Arrivate comodamente a Como con il treno delle Ferrovie Nord, che vi deposita a poche decine di metri dal Lungolago, e se il battello in partenza per Torno vi lascia qualche tempo di attesa approfittatene per fare una bella colazione nel signorile bar-pasticceria che si affaccia sulla piazza principale di fronte all'imbarcadero. Il battello vi porterà in pochi munuti nel grazioso porticciolo di Torno, uno dei più caratteristici paesi che si affacciano su questo tratto di lago (foto 1). Risalite tranquillamente le antiche viuzze che si snodano nel centro storico e superate la Statale che divide in due l'abitato. L'inizio del sentiero per Piazzaga non è molto chiaramente indicato, ma non vi sarà difficile individuarlo se chiedete a qualche abitante: lo conoscono tutti. L'ampia mulatiera procede in leggera salita (foto 2), affiancata da campi terrazzati e vecchi cascinali e offrendo vasti scorci panoramici sullo scenario del lago in direzione nord (foto 3). Dopo aver superato un arco in pietra di probabile origine romana (foto 4) il sentiero si addentra in una suggestiva piccola valle dalla vegetazione lussureggiante. Si giunge un ponte in pietra che scavalca uno spumeggiante torrente: le ripide pareti rocciose suggeriscono quel tipo di paesaggio che piaceva ai grandi artisti romantici, come Kaspar Friedrich, che ne avrebbe tratto dei disegni stupendi. Oltre il ponticello ci si trova di fronte a un bivio: qui vale la pena di fare una deviazione e prendere a sinistra per andare a vedere certi curiosi 'massi avelli' ricavati in grandi massi erratici che si trovano numerosi in questa zona. In questi massi sono scavati dei sepolcri, il più imponente dei quali misura oltre 180 per 80 cm. Tornando poi indietro al bivio del ponte si riprende il sentiero che in circa mezz'ora porterà all'alpe Piazzaga ( 550 m.). Qui c'è anche una rustica trattoria, dove, se non è troppo affollata, potrete fare sosta per il pranzo.

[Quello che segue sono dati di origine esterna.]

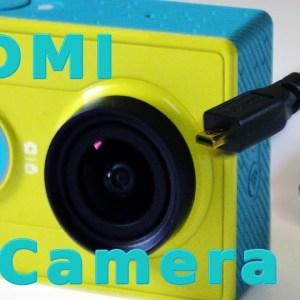 Xiaomi Yi Camera Live View on HDMI TV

Da Piazzaga la mulattiera prosegue per il Montepiatto (610 m.), un grazioso pianoro il cui punto più suggestivo è senza dubbio lo spazio che circonda la chiesa e da cui si gode una vista bellissima su tutto il lago. Per tornare a Torno (scusate il garbuglio di parole), se non volete rifare lo stesso sentiero dell'andata, prendete il sentiero che scende sul versante occidentale del monte e in meno di un'ora sarete rientrati alla base. E' una passeggiata veramente bella, panoramica, adatta a tutti, anche a famiglie con bambini.


 

La pietra Nairola

La Pietra Nairola è un'enorme tavola piatta di granito ghiandone orizzontale, molto sporgente dal pendio della montagna. Proveniente dalla Val Masino, è posta a 750 m. di quota. Dalla frazione di Mezzovico, in Comune di Blevio, si sale per una mulattiera alla cappella della Madonna. Il masso si trova un centinaio di metri sopra la cappella, lungo il vecchio sentiero che dal Pissarottino di Brunate va a Monte Piatto.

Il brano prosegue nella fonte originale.